[942] DI String Match

https://leetcode.com/problems/di-string-match/description/

• algorithms
• Easy (67.48%)
• Source Code: 942.di-string-match.py
• Total Accepted: 26K
• Total Submissions: 37.2K
• Testcase Example: '"IDID"'

Given a string S that only contains "I" (increase) or "D" (decrease), let N = S.length.

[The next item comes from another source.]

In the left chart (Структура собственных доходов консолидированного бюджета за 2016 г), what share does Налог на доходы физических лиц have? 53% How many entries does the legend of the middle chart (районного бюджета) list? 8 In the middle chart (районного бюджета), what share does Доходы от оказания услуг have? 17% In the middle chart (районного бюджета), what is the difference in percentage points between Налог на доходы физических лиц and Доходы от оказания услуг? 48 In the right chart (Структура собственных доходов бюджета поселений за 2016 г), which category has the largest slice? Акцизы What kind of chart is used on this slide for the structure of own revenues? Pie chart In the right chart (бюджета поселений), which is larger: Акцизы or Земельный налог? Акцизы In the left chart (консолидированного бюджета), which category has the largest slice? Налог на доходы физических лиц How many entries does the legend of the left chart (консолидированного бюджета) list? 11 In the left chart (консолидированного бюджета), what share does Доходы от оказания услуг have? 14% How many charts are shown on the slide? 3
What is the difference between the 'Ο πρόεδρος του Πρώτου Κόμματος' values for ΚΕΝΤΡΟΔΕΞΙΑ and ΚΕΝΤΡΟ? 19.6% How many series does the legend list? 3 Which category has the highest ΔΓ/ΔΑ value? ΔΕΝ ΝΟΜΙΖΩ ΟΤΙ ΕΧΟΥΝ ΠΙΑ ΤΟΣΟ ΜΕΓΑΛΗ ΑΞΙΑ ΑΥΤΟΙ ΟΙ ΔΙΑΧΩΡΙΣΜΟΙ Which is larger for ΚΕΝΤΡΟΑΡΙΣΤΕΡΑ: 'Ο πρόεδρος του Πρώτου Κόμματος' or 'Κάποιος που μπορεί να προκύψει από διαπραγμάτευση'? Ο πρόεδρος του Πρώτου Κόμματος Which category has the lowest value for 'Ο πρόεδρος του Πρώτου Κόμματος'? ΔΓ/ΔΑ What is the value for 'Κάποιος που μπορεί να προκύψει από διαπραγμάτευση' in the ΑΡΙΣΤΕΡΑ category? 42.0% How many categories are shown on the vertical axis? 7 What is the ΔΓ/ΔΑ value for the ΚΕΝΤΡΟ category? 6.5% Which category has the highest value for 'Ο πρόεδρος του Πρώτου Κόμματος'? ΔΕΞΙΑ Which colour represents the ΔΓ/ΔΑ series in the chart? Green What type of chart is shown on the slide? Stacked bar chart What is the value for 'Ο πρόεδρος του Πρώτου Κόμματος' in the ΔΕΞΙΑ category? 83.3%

Return any permutation A of [0, 1, ..., N] such that for all i = 0, ..., N-1:

If S[i] == "I", then A[i] < A[i+1]
If S[i] == "D", then A[i] > A[i+1]

Example 1:

Input: "IDID" Output: [0,4,1,3,2]

Example 2:

Input: "III" Output: [0,1,2,3]

Example 3:

Input: "DDI" Output: [3,2,0,1]

Note:

1 <= S.length <= 10000
S only contains characters "I" or "D".

class Solution(object):
    def diStringMatch(self, S):
        """
        :type S: str
        :rtype: List[int]
        """
        result = []
        if not S: return result

        mn, mx = 0, len(S)

        for i in range(len(S)):
            if S[i] == 'D':
                result.append(mx)
                mx -= 1
            else:
                result.append(mn)
                mn += 1

        result.append(mn)
        return result